Public building.
Details of Site Location: 75 Church Street, at the northeast corner of Adelaide Street East and Church Street, with the main entrance facing Church Street.
Current Use of Property: Condominium.
Historical Description: The Mechanics’ Institute was dedicated to the concept of the education and basic dignity of the working man. F.W. Cumberland of Cumberland and Storm was the architect for this Renaissance-style building with neo-classical squareness and solidity. The central three bays on the Church Steet facade step forward to frame and emphasize the main entrance. Other details: the cornice and the parapet, raised in the centre with a broken silhouette; the variety of windows; the paired pilasters that frame one of the large music-hall windows and ornament the Adelaide Street facade; and the broken pattern of the cornice along this front. Inside there was a semi-circular lecture hall, a library, a separate reading room, and on the second floor a music hall 76’6″ feet by 56′ that had a coved ceiling 35′ high. The cornerstone was laid 17 April 1854. However, by mid 1855, when the work was almost completed, the money raised for the building ran out. The unfinished building was then rented to the Government of Canada for four years to house the post office and the Crown Lands Department. Between the rent and a government grant of $16,000, the building was completed for a cost of $49,888.19.

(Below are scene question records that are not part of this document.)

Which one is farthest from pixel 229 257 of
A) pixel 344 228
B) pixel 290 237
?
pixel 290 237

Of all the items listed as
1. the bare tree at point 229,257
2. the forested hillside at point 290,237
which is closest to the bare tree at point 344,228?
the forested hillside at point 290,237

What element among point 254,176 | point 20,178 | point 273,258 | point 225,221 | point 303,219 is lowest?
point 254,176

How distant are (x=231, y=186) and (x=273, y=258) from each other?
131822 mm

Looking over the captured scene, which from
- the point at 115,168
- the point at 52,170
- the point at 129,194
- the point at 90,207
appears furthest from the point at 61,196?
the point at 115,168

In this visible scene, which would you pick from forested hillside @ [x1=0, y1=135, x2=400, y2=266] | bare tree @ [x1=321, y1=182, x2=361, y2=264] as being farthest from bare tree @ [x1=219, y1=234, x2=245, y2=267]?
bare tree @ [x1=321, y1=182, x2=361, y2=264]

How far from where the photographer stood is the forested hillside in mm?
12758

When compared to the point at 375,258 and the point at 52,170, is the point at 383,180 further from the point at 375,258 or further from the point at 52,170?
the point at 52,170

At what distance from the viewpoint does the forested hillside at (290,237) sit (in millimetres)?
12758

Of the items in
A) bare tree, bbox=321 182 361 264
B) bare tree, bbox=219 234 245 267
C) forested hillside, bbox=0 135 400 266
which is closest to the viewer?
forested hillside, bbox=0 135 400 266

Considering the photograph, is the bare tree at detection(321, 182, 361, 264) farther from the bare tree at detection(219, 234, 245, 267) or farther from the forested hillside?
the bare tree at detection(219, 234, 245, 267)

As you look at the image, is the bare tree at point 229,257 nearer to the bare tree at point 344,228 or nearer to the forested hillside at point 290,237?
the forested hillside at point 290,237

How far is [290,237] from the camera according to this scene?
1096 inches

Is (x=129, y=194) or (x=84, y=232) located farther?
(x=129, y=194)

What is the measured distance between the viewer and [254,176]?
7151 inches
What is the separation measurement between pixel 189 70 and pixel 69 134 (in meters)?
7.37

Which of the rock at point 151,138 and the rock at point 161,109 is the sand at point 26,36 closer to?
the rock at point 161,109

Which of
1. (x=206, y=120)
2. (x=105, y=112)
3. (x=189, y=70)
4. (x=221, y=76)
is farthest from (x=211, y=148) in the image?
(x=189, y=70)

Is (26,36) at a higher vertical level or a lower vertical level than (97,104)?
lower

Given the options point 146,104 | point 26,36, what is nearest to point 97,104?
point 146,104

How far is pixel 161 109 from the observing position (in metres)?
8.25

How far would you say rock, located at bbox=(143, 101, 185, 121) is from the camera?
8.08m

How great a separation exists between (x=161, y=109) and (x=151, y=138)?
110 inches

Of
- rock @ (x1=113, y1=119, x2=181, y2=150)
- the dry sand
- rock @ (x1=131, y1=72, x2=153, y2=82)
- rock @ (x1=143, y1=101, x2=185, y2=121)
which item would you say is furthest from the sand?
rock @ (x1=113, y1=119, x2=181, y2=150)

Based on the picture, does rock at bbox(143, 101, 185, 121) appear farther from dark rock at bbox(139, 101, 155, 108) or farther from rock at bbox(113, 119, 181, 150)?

The Institute finally moved into it new home in 1861. Except for the music hall, the main rooms served a definite purpose in fulfilling the Institute’s educational mandate. This was the beginning of organized semi-technical education in the city when the general level of education was very low. The library very quickly became its largest asset, including thousands of volumes. On 1 July 1883 the city took over the library as the basis of the Toronto Public Library system, where it remained until 1906 when the new Carnegie Public Library opened on College Street. Until 1927 a library branch remained in the building. The following year the building was taken over by the city’s Department of Welfare. In 1948 the building was demolished for a parking lot, then a garage, and now a condominium.
Relative Importance: This building was the first large library and the site of the first organized semi-technical education in Toronto.
Planning Implications: There should be more than a simple plaque on this site.
Reference Sources: William Dendy, Lost Toronto; Eric Arthur, Toronto – No Mean City; City of Toronto Archives.